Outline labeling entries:
......
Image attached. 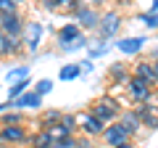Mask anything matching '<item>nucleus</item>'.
I'll use <instances>...</instances> for the list:
<instances>
[{
    "label": "nucleus",
    "instance_id": "nucleus-1",
    "mask_svg": "<svg viewBox=\"0 0 158 148\" xmlns=\"http://www.w3.org/2000/svg\"><path fill=\"white\" fill-rule=\"evenodd\" d=\"M90 111H92V114H95L100 122H106V124H113V122H116L118 116H121V114H118V103L113 101L111 95L98 98V101L90 106Z\"/></svg>",
    "mask_w": 158,
    "mask_h": 148
},
{
    "label": "nucleus",
    "instance_id": "nucleus-2",
    "mask_svg": "<svg viewBox=\"0 0 158 148\" xmlns=\"http://www.w3.org/2000/svg\"><path fill=\"white\" fill-rule=\"evenodd\" d=\"M132 135L129 130H127L121 122H113V124L106 127V132H103V143H106V148H118V146H124V143H129Z\"/></svg>",
    "mask_w": 158,
    "mask_h": 148
},
{
    "label": "nucleus",
    "instance_id": "nucleus-3",
    "mask_svg": "<svg viewBox=\"0 0 158 148\" xmlns=\"http://www.w3.org/2000/svg\"><path fill=\"white\" fill-rule=\"evenodd\" d=\"M77 124H79V130L85 132V135H90V137H103V132H106V122H100L92 111H87V114H77Z\"/></svg>",
    "mask_w": 158,
    "mask_h": 148
},
{
    "label": "nucleus",
    "instance_id": "nucleus-4",
    "mask_svg": "<svg viewBox=\"0 0 158 148\" xmlns=\"http://www.w3.org/2000/svg\"><path fill=\"white\" fill-rule=\"evenodd\" d=\"M118 29H121V13H118V11H108V13H103L100 27H98L100 40H111V37H116Z\"/></svg>",
    "mask_w": 158,
    "mask_h": 148
},
{
    "label": "nucleus",
    "instance_id": "nucleus-5",
    "mask_svg": "<svg viewBox=\"0 0 158 148\" xmlns=\"http://www.w3.org/2000/svg\"><path fill=\"white\" fill-rule=\"evenodd\" d=\"M24 27H27V24L21 21L19 11L16 13H0V32L3 34H8V37H21Z\"/></svg>",
    "mask_w": 158,
    "mask_h": 148
},
{
    "label": "nucleus",
    "instance_id": "nucleus-6",
    "mask_svg": "<svg viewBox=\"0 0 158 148\" xmlns=\"http://www.w3.org/2000/svg\"><path fill=\"white\" fill-rule=\"evenodd\" d=\"M127 87H129V95L135 98V101H140V103H148V101H150V95H153L150 82L140 80V77H135V74L127 80Z\"/></svg>",
    "mask_w": 158,
    "mask_h": 148
},
{
    "label": "nucleus",
    "instance_id": "nucleus-7",
    "mask_svg": "<svg viewBox=\"0 0 158 148\" xmlns=\"http://www.w3.org/2000/svg\"><path fill=\"white\" fill-rule=\"evenodd\" d=\"M42 32H45V29H42V24L40 21H27V27H24V45H27V50L29 53H34L40 48V40H42Z\"/></svg>",
    "mask_w": 158,
    "mask_h": 148
},
{
    "label": "nucleus",
    "instance_id": "nucleus-8",
    "mask_svg": "<svg viewBox=\"0 0 158 148\" xmlns=\"http://www.w3.org/2000/svg\"><path fill=\"white\" fill-rule=\"evenodd\" d=\"M0 143H8V146H21V143H29V135H27V130H24V124L0 127Z\"/></svg>",
    "mask_w": 158,
    "mask_h": 148
},
{
    "label": "nucleus",
    "instance_id": "nucleus-9",
    "mask_svg": "<svg viewBox=\"0 0 158 148\" xmlns=\"http://www.w3.org/2000/svg\"><path fill=\"white\" fill-rule=\"evenodd\" d=\"M79 37H82V27H77V24H66V27L58 32V45H61V50L71 48Z\"/></svg>",
    "mask_w": 158,
    "mask_h": 148
},
{
    "label": "nucleus",
    "instance_id": "nucleus-10",
    "mask_svg": "<svg viewBox=\"0 0 158 148\" xmlns=\"http://www.w3.org/2000/svg\"><path fill=\"white\" fill-rule=\"evenodd\" d=\"M100 19H103V16L95 11V8H85V6H82V8L77 11V21L82 24L85 29H95V27H100Z\"/></svg>",
    "mask_w": 158,
    "mask_h": 148
},
{
    "label": "nucleus",
    "instance_id": "nucleus-11",
    "mask_svg": "<svg viewBox=\"0 0 158 148\" xmlns=\"http://www.w3.org/2000/svg\"><path fill=\"white\" fill-rule=\"evenodd\" d=\"M137 114H140L142 124H148L150 130H158V106H153V103H142L140 108H135Z\"/></svg>",
    "mask_w": 158,
    "mask_h": 148
},
{
    "label": "nucleus",
    "instance_id": "nucleus-12",
    "mask_svg": "<svg viewBox=\"0 0 158 148\" xmlns=\"http://www.w3.org/2000/svg\"><path fill=\"white\" fill-rule=\"evenodd\" d=\"M19 50H21V42H19V37H8V34L0 32V58L16 56Z\"/></svg>",
    "mask_w": 158,
    "mask_h": 148
},
{
    "label": "nucleus",
    "instance_id": "nucleus-13",
    "mask_svg": "<svg viewBox=\"0 0 158 148\" xmlns=\"http://www.w3.org/2000/svg\"><path fill=\"white\" fill-rule=\"evenodd\" d=\"M40 103H42V98L32 90V93H24V95L16 98V101H11V108H16V111H21V108H37Z\"/></svg>",
    "mask_w": 158,
    "mask_h": 148
},
{
    "label": "nucleus",
    "instance_id": "nucleus-14",
    "mask_svg": "<svg viewBox=\"0 0 158 148\" xmlns=\"http://www.w3.org/2000/svg\"><path fill=\"white\" fill-rule=\"evenodd\" d=\"M142 45H145V37H124V40H118V50L124 53V56H135V53H140Z\"/></svg>",
    "mask_w": 158,
    "mask_h": 148
},
{
    "label": "nucleus",
    "instance_id": "nucleus-15",
    "mask_svg": "<svg viewBox=\"0 0 158 148\" xmlns=\"http://www.w3.org/2000/svg\"><path fill=\"white\" fill-rule=\"evenodd\" d=\"M53 143H56V137H53L50 130H37L32 137H29V146L32 148H50Z\"/></svg>",
    "mask_w": 158,
    "mask_h": 148
},
{
    "label": "nucleus",
    "instance_id": "nucleus-16",
    "mask_svg": "<svg viewBox=\"0 0 158 148\" xmlns=\"http://www.w3.org/2000/svg\"><path fill=\"white\" fill-rule=\"evenodd\" d=\"M118 122L129 130V135L140 132V127H142V119H140V114H137V111H124V114L118 116Z\"/></svg>",
    "mask_w": 158,
    "mask_h": 148
},
{
    "label": "nucleus",
    "instance_id": "nucleus-17",
    "mask_svg": "<svg viewBox=\"0 0 158 148\" xmlns=\"http://www.w3.org/2000/svg\"><path fill=\"white\" fill-rule=\"evenodd\" d=\"M135 77H140V80H145V82H156V69H153V63L150 61H137L135 63Z\"/></svg>",
    "mask_w": 158,
    "mask_h": 148
},
{
    "label": "nucleus",
    "instance_id": "nucleus-18",
    "mask_svg": "<svg viewBox=\"0 0 158 148\" xmlns=\"http://www.w3.org/2000/svg\"><path fill=\"white\" fill-rule=\"evenodd\" d=\"M140 19H142V24H145L148 29H158V0H153V6L148 8Z\"/></svg>",
    "mask_w": 158,
    "mask_h": 148
},
{
    "label": "nucleus",
    "instance_id": "nucleus-19",
    "mask_svg": "<svg viewBox=\"0 0 158 148\" xmlns=\"http://www.w3.org/2000/svg\"><path fill=\"white\" fill-rule=\"evenodd\" d=\"M79 74H82V66H79V63H66V66H61L58 77H61L63 82H69V80H77Z\"/></svg>",
    "mask_w": 158,
    "mask_h": 148
},
{
    "label": "nucleus",
    "instance_id": "nucleus-20",
    "mask_svg": "<svg viewBox=\"0 0 158 148\" xmlns=\"http://www.w3.org/2000/svg\"><path fill=\"white\" fill-rule=\"evenodd\" d=\"M27 77H29V66H19V69H11V72H8V77H6V80L11 82V85H16V82L27 80Z\"/></svg>",
    "mask_w": 158,
    "mask_h": 148
},
{
    "label": "nucleus",
    "instance_id": "nucleus-21",
    "mask_svg": "<svg viewBox=\"0 0 158 148\" xmlns=\"http://www.w3.org/2000/svg\"><path fill=\"white\" fill-rule=\"evenodd\" d=\"M27 87H29V80H21V82H16V85H11L8 87V98H11V101L21 98L24 93H27Z\"/></svg>",
    "mask_w": 158,
    "mask_h": 148
},
{
    "label": "nucleus",
    "instance_id": "nucleus-22",
    "mask_svg": "<svg viewBox=\"0 0 158 148\" xmlns=\"http://www.w3.org/2000/svg\"><path fill=\"white\" fill-rule=\"evenodd\" d=\"M0 122H3V127H16V124H24V114H21V111H13V114H6Z\"/></svg>",
    "mask_w": 158,
    "mask_h": 148
},
{
    "label": "nucleus",
    "instance_id": "nucleus-23",
    "mask_svg": "<svg viewBox=\"0 0 158 148\" xmlns=\"http://www.w3.org/2000/svg\"><path fill=\"white\" fill-rule=\"evenodd\" d=\"M111 77H113V80H116V82H121V80H129V77H127V66H124V63H113V66H111Z\"/></svg>",
    "mask_w": 158,
    "mask_h": 148
},
{
    "label": "nucleus",
    "instance_id": "nucleus-24",
    "mask_svg": "<svg viewBox=\"0 0 158 148\" xmlns=\"http://www.w3.org/2000/svg\"><path fill=\"white\" fill-rule=\"evenodd\" d=\"M50 90H53V82H50V80H40V82H37V87H34V93H37L40 98L48 95Z\"/></svg>",
    "mask_w": 158,
    "mask_h": 148
},
{
    "label": "nucleus",
    "instance_id": "nucleus-25",
    "mask_svg": "<svg viewBox=\"0 0 158 148\" xmlns=\"http://www.w3.org/2000/svg\"><path fill=\"white\" fill-rule=\"evenodd\" d=\"M40 6L48 8V11H58V8L66 6V0H40Z\"/></svg>",
    "mask_w": 158,
    "mask_h": 148
},
{
    "label": "nucleus",
    "instance_id": "nucleus-26",
    "mask_svg": "<svg viewBox=\"0 0 158 148\" xmlns=\"http://www.w3.org/2000/svg\"><path fill=\"white\" fill-rule=\"evenodd\" d=\"M16 3L13 0H0V13H16Z\"/></svg>",
    "mask_w": 158,
    "mask_h": 148
},
{
    "label": "nucleus",
    "instance_id": "nucleus-27",
    "mask_svg": "<svg viewBox=\"0 0 158 148\" xmlns=\"http://www.w3.org/2000/svg\"><path fill=\"white\" fill-rule=\"evenodd\" d=\"M85 45H87V37H85V34H82V37H79V40L74 42L71 48H66V53H71V50H79V48H85Z\"/></svg>",
    "mask_w": 158,
    "mask_h": 148
},
{
    "label": "nucleus",
    "instance_id": "nucleus-28",
    "mask_svg": "<svg viewBox=\"0 0 158 148\" xmlns=\"http://www.w3.org/2000/svg\"><path fill=\"white\" fill-rule=\"evenodd\" d=\"M92 56H106V53H108V45H98V48H92Z\"/></svg>",
    "mask_w": 158,
    "mask_h": 148
},
{
    "label": "nucleus",
    "instance_id": "nucleus-29",
    "mask_svg": "<svg viewBox=\"0 0 158 148\" xmlns=\"http://www.w3.org/2000/svg\"><path fill=\"white\" fill-rule=\"evenodd\" d=\"M79 66H82V74H90L92 72V61H82Z\"/></svg>",
    "mask_w": 158,
    "mask_h": 148
},
{
    "label": "nucleus",
    "instance_id": "nucleus-30",
    "mask_svg": "<svg viewBox=\"0 0 158 148\" xmlns=\"http://www.w3.org/2000/svg\"><path fill=\"white\" fill-rule=\"evenodd\" d=\"M153 69H156V82H158V58L153 61Z\"/></svg>",
    "mask_w": 158,
    "mask_h": 148
},
{
    "label": "nucleus",
    "instance_id": "nucleus-31",
    "mask_svg": "<svg viewBox=\"0 0 158 148\" xmlns=\"http://www.w3.org/2000/svg\"><path fill=\"white\" fill-rule=\"evenodd\" d=\"M6 108H11V103H0V114H3Z\"/></svg>",
    "mask_w": 158,
    "mask_h": 148
},
{
    "label": "nucleus",
    "instance_id": "nucleus-32",
    "mask_svg": "<svg viewBox=\"0 0 158 148\" xmlns=\"http://www.w3.org/2000/svg\"><path fill=\"white\" fill-rule=\"evenodd\" d=\"M118 148H135V143L129 140V143H124V146H118Z\"/></svg>",
    "mask_w": 158,
    "mask_h": 148
},
{
    "label": "nucleus",
    "instance_id": "nucleus-33",
    "mask_svg": "<svg viewBox=\"0 0 158 148\" xmlns=\"http://www.w3.org/2000/svg\"><path fill=\"white\" fill-rule=\"evenodd\" d=\"M13 3H16V6H19V3H27V0H13Z\"/></svg>",
    "mask_w": 158,
    "mask_h": 148
},
{
    "label": "nucleus",
    "instance_id": "nucleus-34",
    "mask_svg": "<svg viewBox=\"0 0 158 148\" xmlns=\"http://www.w3.org/2000/svg\"><path fill=\"white\" fill-rule=\"evenodd\" d=\"M90 148H92V146H90ZM95 148H106V146H95Z\"/></svg>",
    "mask_w": 158,
    "mask_h": 148
},
{
    "label": "nucleus",
    "instance_id": "nucleus-35",
    "mask_svg": "<svg viewBox=\"0 0 158 148\" xmlns=\"http://www.w3.org/2000/svg\"><path fill=\"white\" fill-rule=\"evenodd\" d=\"M11 148H16V146H11Z\"/></svg>",
    "mask_w": 158,
    "mask_h": 148
}]
</instances>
......
**Problem details:** Pick out every line of the entries above that contains the string "instances" and copy each one.

**Exercise response:**
I'll use <instances>...</instances> for the list:
<instances>
</instances>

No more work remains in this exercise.